■ WHAT YOU WILL DO ■
Starting with the line that contains "From the scene" and continuing through the end of the records below, give each line as a string in a JSON list, leaving out blank lines.

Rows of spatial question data
====================

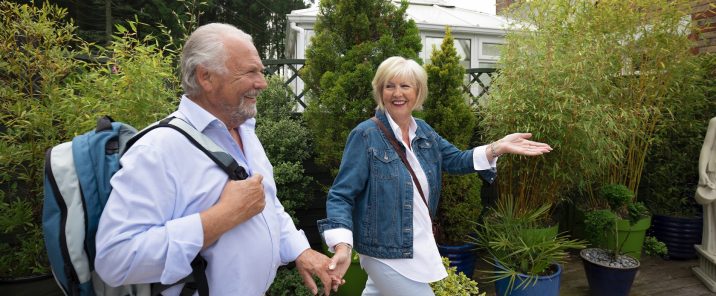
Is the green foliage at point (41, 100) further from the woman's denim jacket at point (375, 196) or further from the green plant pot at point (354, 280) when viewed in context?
the green plant pot at point (354, 280)

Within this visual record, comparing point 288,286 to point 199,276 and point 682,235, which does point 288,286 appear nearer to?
point 199,276

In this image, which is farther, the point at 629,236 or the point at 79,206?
the point at 629,236

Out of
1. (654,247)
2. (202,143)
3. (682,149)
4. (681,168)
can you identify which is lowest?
(654,247)

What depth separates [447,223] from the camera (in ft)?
11.8

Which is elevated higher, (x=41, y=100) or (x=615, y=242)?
(x=41, y=100)

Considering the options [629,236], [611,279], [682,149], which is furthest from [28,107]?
[682,149]

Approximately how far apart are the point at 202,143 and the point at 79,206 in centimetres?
31

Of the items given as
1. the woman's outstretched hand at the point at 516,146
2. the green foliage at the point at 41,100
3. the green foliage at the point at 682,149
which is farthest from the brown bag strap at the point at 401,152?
the green foliage at the point at 682,149

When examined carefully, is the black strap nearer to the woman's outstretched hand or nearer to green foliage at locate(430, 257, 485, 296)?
the woman's outstretched hand

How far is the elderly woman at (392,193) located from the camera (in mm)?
1897

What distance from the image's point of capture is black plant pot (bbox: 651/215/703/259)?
4438mm

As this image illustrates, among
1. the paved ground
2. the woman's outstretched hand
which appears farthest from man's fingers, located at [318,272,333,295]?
the paved ground

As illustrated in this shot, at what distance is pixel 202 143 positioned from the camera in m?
1.14

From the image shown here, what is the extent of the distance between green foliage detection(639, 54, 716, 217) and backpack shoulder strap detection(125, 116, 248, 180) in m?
4.55
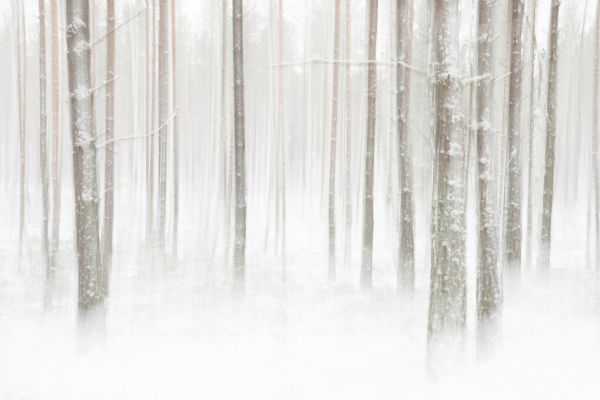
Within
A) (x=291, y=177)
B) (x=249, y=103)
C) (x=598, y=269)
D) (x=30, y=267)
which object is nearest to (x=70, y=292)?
(x=30, y=267)

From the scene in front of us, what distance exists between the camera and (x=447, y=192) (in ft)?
15.5

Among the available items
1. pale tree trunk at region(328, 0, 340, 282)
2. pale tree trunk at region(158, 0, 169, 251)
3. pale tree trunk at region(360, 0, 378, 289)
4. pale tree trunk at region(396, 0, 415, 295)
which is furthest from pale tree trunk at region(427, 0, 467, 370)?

====================

■ ANSWER BELOW ■
[
  "From the scene in front of us, what distance exists between the camera and (x=447, y=192) (in ft)?",
  "15.5",
  "Among the available items",
  "1. pale tree trunk at region(328, 0, 340, 282)",
  "2. pale tree trunk at region(158, 0, 169, 251)",
  "3. pale tree trunk at region(360, 0, 378, 289)",
  "4. pale tree trunk at region(396, 0, 415, 295)",
  "which is furthest from pale tree trunk at region(427, 0, 467, 370)?"
]